Emerson recula, arrachant ses mains de celles de l'infirmière. Le regard de la jeune femme était glacé par l'effroi. Et dans cette pupille froide, Sloane Berjäk crut déceler une étincelle : amorce de la colère qui allait éclater.

— Vous déconnez ? aboya Emerson. Vous n'êtes pas sérieusement en train de me dire que vous vous servez de ma copine comme d'un petit cobaye ? Tout ça parce que vous êtes pas foutue de trouver ce qu'elle a !

Sloane Berjäk conserva un calme exemplaire, sans doute, mais surtout inhumain, et rétorqua illico :

— Si vous vous sentez plus à même de résoudre le cas des rêveurs seuls, je vous en prie, Emerson, occupez-vous de la patiente. On verra si vous obtenez des résultats plus probants que ceux du département 24. Ne vous inquiétez pas, ça ne blessera pas mon ego. Au contraire, je serais vraiment ravie de vous voir sauver le monde. Mais les choses sont ainsi faites : il n'y a pas de héros, il n'y a qu'une poignée de personnes insignifiantes, comme vous et moi, qui triment comme elles peuvent pour essayer de faire le bien autour d'elles. La volonté, c'est bien joli, mais ça n'implique pas nécessairement de réussir. Sachez que Seth a accepté de son propre chef de coopérer avec le département dans les recherches sur le SRS. Ce qu'elle fait, Emerson, elle le fait pour vous.

— C'est ça, essayez de me prendre par les sentiments. J'en ai fini avec Seth, vous avez pigé ?
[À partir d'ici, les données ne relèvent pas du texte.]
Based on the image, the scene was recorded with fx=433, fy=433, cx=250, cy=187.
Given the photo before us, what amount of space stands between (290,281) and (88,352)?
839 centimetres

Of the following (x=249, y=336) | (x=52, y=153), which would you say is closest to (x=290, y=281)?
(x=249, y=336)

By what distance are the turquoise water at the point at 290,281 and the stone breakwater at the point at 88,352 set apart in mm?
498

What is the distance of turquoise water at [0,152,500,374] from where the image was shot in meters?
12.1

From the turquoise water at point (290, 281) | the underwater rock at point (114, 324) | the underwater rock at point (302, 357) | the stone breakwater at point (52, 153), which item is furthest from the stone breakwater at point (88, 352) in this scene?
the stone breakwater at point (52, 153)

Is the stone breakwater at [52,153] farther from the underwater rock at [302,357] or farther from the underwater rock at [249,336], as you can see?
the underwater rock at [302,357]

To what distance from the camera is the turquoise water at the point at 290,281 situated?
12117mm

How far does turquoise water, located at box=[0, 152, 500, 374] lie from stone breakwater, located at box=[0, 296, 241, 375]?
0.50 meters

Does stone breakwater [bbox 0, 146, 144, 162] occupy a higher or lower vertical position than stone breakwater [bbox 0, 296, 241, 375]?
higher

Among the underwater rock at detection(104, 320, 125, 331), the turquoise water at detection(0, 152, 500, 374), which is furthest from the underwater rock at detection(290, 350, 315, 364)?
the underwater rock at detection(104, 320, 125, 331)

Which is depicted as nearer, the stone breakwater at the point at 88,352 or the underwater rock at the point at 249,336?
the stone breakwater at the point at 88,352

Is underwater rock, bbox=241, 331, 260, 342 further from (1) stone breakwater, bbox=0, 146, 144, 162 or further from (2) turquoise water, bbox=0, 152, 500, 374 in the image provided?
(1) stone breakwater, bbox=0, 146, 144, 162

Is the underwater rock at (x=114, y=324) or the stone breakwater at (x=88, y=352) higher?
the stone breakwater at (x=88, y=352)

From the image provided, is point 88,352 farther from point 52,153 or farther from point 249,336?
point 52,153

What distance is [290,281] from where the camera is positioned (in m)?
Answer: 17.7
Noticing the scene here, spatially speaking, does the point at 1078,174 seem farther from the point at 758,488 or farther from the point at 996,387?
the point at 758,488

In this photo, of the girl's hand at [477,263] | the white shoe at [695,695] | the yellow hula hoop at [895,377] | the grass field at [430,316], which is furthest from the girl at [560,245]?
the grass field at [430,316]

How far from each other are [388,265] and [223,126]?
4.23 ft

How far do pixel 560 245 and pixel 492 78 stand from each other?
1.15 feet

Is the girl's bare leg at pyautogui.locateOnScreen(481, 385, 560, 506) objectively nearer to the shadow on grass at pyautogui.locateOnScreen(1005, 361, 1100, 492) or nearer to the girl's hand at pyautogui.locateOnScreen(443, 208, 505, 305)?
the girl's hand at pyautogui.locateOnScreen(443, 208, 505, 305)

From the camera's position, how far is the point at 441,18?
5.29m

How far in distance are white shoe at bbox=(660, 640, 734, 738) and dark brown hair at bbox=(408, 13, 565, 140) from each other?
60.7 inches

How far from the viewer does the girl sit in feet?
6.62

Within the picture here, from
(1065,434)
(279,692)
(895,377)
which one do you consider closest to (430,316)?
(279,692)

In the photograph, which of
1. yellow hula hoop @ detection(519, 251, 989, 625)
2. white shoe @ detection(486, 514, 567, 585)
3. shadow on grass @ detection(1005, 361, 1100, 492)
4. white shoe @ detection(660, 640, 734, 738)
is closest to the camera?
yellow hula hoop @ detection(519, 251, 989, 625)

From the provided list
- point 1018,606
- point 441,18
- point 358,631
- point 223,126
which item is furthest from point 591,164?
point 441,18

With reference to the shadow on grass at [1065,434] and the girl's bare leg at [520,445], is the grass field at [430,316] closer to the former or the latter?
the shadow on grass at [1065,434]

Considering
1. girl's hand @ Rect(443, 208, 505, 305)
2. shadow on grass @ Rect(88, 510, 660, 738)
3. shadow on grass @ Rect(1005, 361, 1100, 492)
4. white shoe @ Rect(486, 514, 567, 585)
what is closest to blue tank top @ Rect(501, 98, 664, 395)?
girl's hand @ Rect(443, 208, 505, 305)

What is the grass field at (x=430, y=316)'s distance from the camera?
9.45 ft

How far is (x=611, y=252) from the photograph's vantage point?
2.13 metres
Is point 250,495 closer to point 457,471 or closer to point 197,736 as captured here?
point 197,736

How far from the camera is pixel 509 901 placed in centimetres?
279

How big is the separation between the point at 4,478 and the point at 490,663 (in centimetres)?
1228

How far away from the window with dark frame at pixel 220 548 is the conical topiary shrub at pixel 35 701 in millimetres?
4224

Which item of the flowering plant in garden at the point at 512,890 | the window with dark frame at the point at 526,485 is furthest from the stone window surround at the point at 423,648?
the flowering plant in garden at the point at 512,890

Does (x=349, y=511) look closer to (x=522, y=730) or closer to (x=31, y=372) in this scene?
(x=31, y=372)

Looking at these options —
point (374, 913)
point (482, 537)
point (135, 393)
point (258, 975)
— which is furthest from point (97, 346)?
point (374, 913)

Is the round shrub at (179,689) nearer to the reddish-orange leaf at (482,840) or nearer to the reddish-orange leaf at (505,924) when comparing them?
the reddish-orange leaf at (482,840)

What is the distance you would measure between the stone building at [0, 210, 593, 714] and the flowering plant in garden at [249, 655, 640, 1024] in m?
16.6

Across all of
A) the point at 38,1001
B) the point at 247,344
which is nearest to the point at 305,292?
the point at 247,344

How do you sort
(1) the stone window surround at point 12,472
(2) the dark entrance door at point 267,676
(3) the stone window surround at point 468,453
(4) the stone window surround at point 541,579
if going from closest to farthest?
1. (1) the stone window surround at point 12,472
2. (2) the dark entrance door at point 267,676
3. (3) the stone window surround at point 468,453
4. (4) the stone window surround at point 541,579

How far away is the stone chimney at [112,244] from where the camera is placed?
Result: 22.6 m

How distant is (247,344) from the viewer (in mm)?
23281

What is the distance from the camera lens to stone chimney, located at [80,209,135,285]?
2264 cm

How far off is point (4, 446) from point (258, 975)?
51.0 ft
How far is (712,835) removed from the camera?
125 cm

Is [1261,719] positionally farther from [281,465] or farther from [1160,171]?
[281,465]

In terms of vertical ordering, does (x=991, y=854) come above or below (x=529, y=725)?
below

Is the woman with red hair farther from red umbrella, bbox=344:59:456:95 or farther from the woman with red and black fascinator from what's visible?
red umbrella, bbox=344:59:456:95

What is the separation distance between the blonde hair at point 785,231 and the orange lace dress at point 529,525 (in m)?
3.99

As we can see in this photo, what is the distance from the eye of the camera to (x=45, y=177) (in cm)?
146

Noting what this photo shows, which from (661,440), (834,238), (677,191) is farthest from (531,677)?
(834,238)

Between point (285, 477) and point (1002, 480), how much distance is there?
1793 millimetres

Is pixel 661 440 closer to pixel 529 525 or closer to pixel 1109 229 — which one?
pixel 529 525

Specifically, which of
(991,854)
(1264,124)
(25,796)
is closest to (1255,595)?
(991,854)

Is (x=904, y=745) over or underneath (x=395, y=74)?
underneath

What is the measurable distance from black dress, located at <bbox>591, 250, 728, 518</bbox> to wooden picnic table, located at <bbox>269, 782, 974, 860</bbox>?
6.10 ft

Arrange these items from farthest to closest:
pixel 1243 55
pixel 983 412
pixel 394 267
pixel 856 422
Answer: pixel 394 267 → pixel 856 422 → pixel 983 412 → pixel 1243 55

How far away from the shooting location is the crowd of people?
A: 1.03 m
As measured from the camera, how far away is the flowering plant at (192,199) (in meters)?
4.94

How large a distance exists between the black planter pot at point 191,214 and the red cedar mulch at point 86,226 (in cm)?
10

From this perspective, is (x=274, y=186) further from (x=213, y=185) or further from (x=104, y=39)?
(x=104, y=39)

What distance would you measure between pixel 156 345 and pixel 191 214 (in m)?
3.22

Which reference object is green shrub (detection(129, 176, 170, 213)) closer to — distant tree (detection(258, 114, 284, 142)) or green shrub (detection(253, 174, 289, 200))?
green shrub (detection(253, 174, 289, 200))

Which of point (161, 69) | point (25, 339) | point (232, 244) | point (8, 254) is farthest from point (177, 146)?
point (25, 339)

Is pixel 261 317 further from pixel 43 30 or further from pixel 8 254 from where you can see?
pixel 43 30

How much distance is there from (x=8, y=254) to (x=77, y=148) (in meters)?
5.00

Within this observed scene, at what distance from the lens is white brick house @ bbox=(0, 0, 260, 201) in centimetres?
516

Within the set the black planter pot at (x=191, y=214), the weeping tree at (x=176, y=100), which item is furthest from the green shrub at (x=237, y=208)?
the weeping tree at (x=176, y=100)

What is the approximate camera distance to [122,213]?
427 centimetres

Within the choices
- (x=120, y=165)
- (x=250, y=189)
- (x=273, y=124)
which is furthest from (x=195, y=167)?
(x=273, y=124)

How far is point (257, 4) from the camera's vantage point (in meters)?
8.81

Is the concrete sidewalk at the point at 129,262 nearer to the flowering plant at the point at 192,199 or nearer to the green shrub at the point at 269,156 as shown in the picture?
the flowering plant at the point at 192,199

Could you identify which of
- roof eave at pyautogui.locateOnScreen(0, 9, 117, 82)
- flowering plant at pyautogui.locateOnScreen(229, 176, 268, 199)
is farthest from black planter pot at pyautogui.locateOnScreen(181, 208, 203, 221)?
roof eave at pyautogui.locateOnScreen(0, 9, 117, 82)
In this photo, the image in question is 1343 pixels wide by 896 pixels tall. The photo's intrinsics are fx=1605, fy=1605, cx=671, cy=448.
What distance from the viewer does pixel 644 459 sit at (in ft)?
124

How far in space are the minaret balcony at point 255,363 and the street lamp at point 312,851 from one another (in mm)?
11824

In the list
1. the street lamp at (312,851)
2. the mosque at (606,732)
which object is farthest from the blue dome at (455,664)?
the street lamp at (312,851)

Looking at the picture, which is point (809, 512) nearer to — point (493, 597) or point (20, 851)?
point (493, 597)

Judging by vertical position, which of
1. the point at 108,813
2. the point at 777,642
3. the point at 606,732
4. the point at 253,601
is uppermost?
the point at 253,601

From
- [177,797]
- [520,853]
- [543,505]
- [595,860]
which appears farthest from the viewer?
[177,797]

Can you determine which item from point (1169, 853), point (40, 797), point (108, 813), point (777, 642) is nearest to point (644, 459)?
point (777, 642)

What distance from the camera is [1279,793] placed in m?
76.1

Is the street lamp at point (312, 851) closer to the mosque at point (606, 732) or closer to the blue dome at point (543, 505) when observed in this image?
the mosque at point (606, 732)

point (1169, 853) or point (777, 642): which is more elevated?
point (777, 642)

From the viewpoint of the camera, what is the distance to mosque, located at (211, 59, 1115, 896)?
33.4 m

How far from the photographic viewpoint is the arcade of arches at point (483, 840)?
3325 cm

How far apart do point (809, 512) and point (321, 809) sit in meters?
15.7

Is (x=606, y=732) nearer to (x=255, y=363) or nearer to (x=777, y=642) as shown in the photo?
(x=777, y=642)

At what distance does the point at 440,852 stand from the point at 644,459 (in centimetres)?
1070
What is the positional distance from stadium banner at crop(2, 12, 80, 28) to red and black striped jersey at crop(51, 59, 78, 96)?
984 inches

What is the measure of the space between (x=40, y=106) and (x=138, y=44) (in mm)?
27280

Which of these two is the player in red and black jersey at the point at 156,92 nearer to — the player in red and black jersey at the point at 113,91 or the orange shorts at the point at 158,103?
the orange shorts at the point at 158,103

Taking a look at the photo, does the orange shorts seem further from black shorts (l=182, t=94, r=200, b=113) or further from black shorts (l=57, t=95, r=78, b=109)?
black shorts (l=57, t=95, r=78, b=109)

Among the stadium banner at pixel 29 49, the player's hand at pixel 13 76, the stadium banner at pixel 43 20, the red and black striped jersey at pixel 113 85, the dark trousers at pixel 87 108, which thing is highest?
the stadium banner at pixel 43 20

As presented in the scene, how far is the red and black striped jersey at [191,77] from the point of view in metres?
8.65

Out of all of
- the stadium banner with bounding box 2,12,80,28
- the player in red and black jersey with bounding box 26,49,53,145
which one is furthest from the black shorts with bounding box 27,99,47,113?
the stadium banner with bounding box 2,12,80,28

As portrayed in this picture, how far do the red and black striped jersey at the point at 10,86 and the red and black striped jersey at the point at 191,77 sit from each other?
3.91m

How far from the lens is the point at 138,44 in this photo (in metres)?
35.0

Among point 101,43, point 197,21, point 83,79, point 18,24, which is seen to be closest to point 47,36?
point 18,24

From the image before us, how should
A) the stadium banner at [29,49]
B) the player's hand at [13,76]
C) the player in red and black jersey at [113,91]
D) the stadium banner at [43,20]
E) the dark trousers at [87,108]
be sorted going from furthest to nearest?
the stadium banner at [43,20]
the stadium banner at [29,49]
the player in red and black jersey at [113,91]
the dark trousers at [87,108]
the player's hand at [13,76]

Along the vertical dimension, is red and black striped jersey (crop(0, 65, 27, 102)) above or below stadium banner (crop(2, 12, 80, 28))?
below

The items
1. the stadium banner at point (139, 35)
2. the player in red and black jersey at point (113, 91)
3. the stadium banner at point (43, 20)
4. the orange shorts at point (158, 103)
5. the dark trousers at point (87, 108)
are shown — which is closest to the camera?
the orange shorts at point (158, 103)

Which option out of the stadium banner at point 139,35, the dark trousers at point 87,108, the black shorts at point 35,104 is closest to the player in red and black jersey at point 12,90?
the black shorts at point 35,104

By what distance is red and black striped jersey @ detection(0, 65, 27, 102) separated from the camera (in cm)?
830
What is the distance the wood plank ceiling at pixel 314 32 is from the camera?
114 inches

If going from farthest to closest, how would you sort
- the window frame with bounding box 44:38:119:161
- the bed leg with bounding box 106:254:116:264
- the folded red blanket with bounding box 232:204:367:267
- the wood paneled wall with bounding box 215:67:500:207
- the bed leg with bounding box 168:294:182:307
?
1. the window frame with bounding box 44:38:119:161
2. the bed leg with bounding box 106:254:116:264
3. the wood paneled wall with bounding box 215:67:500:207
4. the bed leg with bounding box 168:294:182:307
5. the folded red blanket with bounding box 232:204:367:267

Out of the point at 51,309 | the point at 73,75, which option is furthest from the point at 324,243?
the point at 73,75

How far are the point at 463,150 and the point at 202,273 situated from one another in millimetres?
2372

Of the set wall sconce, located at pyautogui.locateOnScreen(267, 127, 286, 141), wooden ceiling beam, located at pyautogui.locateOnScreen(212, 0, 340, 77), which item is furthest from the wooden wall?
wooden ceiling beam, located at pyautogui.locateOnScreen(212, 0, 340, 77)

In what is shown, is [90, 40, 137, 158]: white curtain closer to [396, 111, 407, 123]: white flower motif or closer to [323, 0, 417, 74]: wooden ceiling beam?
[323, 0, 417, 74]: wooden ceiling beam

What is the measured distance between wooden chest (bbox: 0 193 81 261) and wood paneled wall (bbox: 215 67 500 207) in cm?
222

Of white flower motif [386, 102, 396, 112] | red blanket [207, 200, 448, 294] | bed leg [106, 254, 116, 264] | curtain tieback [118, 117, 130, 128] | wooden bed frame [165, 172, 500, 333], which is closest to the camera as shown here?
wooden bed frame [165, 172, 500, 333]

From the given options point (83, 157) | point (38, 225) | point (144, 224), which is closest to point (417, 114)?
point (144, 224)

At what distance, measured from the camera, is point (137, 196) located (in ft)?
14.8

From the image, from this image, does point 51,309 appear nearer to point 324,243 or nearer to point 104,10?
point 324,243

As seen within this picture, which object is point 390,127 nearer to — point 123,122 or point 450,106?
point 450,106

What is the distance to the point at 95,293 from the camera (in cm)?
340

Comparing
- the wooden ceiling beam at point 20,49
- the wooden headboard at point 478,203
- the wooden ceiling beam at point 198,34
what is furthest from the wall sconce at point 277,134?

— Ce n'est pas vraiment l'impression que vous donnez.

— Ce n'est pas parce que je ne peux pas l'aimer que je ne veux pas son bonheur. Si son but dans la vie c'est d'élever des saloperies de cloportes, si ça la rend heureuse de faire sa putain de thèse, je veux qu'elle aille au bout. Vous comprenez ? Je veux au moins qu'elle puisse se consacrer aux travaux pour lesquels elle a foutu en l'air notre relation !

— Je sais que c'est un sacrifice difficile, Emerson. Mais il est nécessaire. Attendre que le syndrome l'emporte ou tenter de lutter, ce sont les seules options qui se présentent à Seth. Vous ne pensez pas que la seconde lui donne un peu plus de mérite ?

Emerson baissa les yeux. Sa colère s'était muée en une profonde rancœur, une rage calme, même muette. Pour éviter d'exploser, elle avait résolu de se replier dans son épaisse coquille. Se replier, toujours. Se renfoncer jusqu'à s'en oublier. Étrangler ses sentiments. Les paroles glissèrent entre ses dents comme un gaz toxique :

— Entre Seth et vous, franchement, je ne sais pas qui est la plus égoïste.

— Nous sommes tous égoïstes. Vous n'êtes pas une exception.